As for hsa-miR-139-5p, hsa-miR-502-5p and hsa-miR-501-5p, there was no study reporting their directed relationship to CAD. However, it has been found that aberrant expression of hsa-miR-139-5p could lead to apoptosis [26] which has been observed in coronary atherosclerosis [27]. hsa-miR-502-5p has been reported to inhibit autophage [28] and the alteration of autophagic genes has also be discovered in CAD [29]. So, these three miRNAs could play an important role in CAD.

In our study, we also found that HSF2 was significantly down-regulated in CAD and was the target of both hsa-miR-361-5p and hsa-miR-146b-5p. HSF2, as a heat shock transcription factors, is more prominently activated during mouse heart development [30]. Former study has demonstrated that HSF2 could induce cardiac hypertrophy during hypertension-induced heart failure by the activation of IGF-IIR [31]. So, we speculated that HSF2 targeted by hsa-miR-361-5p and miR-146b-5p could be related to CAD.

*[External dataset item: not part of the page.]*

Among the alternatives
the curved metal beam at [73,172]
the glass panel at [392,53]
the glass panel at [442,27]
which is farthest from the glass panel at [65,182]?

The study’s limitations should be noted. On the one hand, the methods for screening the biomarkers was based on the statistical method rather than the biological experiment. On the other hand, the miRNA and mRNA data were not from the same project. So the additional experiment such as real-time quantitative PCR was needed to validate the miRNA and mRNA expression levels of the same project.

Conclusions

Above all, we speculated that hsa-miR-361-5p, has-miR-146b-5p, CAV1 and HSF2 could play an important role in CAD. However, further research is required to validate the results.